In the last five years a new phenomenon appeared that most observers thought could never happen: Negative interest rates on government bonds.

What are the most likely consequences from negative interest rates?

Today there are about $16 trillion or 25% of all government bonds that pay less than nothing to their owners.

John Maynard Keynes developed much of his economic thought during the Great Depression of the 1930s. He finished his largest book, “The General Theory of Employment, Interest and Money” in 1936 where he outlines his thinking about how to deal with an economy that was operating below potential. What tools are available to governments and central banks when unemployment is high, and businesses, investors, speculators and consumers are reluctant to invest or spend?

His discussion of the “liquidity trap” is pertinent to today’s problems. Keynes argued that a liquidity trap appears “after the rate of interest has fallen to a certain level, liquidity preference may become virtually absolute in the sense that almost everyone prefers holding cash rather than holding a debt which yields so low a rate of interest”.

In this case, expansionary monetary policy does not have the desired impact because people are unwilling to invest further, even though rates are very low. Injecting more money into the economy may have little or no impact with rates at or close to zero.

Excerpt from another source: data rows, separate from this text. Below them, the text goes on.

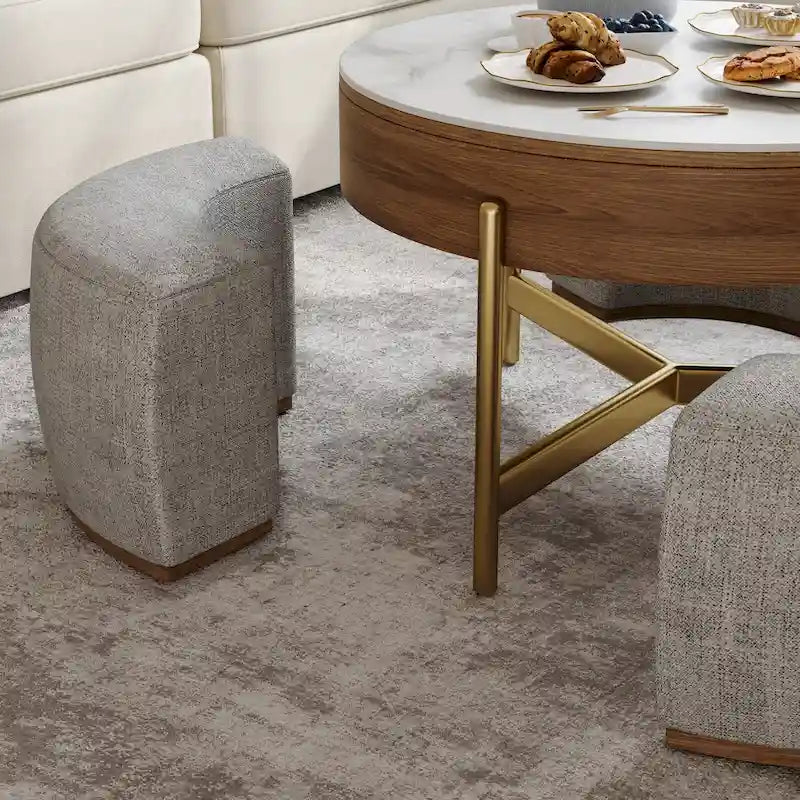 Modern Coffee Table, Lifting-top Round Coffee Table with Storage, Sintered Stone Top, Carbon Steel Legs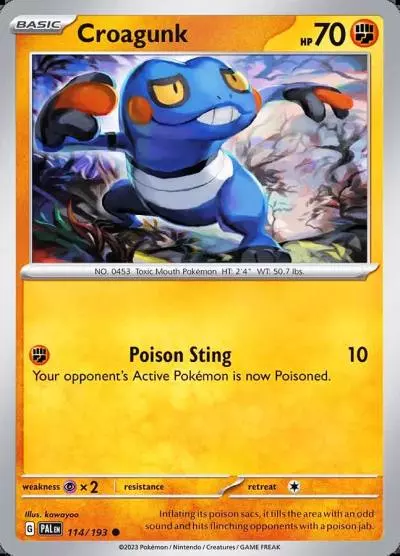 Croagunk 114/193 Paldea Evolved Pokemon card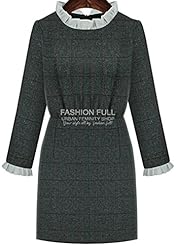 Checkered Print Winter Polyester/Wool   Dress With Ruffles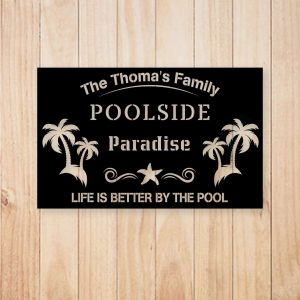 Personalized Poolside Metal Sign Swimming Pool Sign Backyard Pool Decor Sign For Pool Beach Patio Home Outdoor Decor 5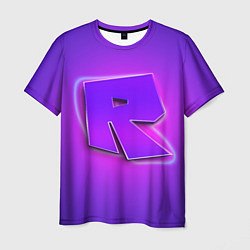 Футболка мужская ROBLOX NEON LOGO РОБЛОКС, цвет: 3D-принт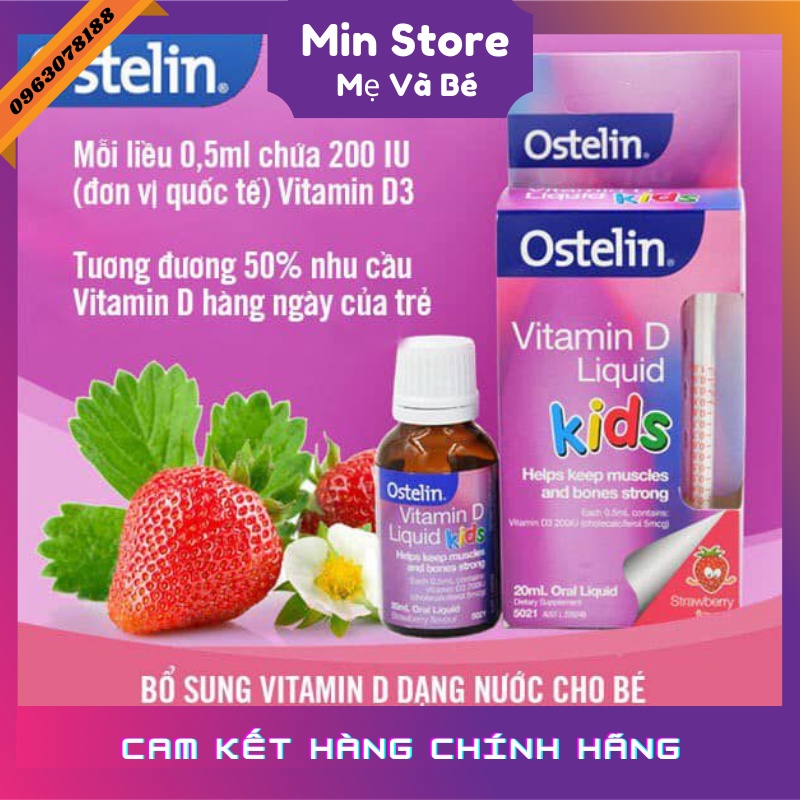 Vitamin D3 Ostelin Liquid 20Ml: Úc | Dưới 6M: Nhỏ Giọt, Cho Trẻ Sơ Sinh Và Trẻ Nhỏ,phát triển xương và răng cho trẻ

In more recent times Japan represents the best example of prolonged economic slump when interest rates are at or near zero. And during the Global Financial Crisis in 2008-09 rates on U.S. Treasury bills got very close to zero as people were in a panic to hold a safe security.

After that crisis central bankers started talking about a Negative Interest Rate Policy, or NIRP.  This week the most famous former central banker, Alan Greenspan, said that U.S. rates could go below zero. “There is no barrier for U.S. Treasury yields going below zero. Zero has no meaning, besides being a certain level,” he said.

If U.S. Treasury rates go to zero or lower, Canadian rates would follow. If not, and Canadians were unique with positive interest rates, investors would buy Canadian bonds and the Loonie would soar, triggering a severe recession.

In Germany the yield of all government bonds is below zero, while other European countries are getting close to zero. Switzerland has been below zero for most of the time since 2014.

Source: FRED – St. Louis Fed

As bond yields in Europe and Japan breached the zero barrier, investors started buying more U.S. and Canadian bonds, pushing those rates lower and lower. If interest rate arbitrage continues, rates could get pushed below zero in many countries.

The impact on consumers, who contribute, through consumption spending, about 60-70 percent of GDP, isn’t predictable. One CEO of a large financial institution, Ralph Hamers of ING Group, said to the Financial Times, “The negative interest rate environment is making consumers so uncertain about their financial environment that they’re starting to save more rather than less.”

To avoid negative rates, investors could store currency in a vault, or buy gold:

Source: Macleans

Of course, theft is an issue with storage. One of these Canadian coins was stolen from a museum and has never been found. It is worth about $5.8 million.

Moving into cash and gold is not what central bankers were anticipating when they pushed for zero rates.

But in the strange world we live in today, expect the unexpected.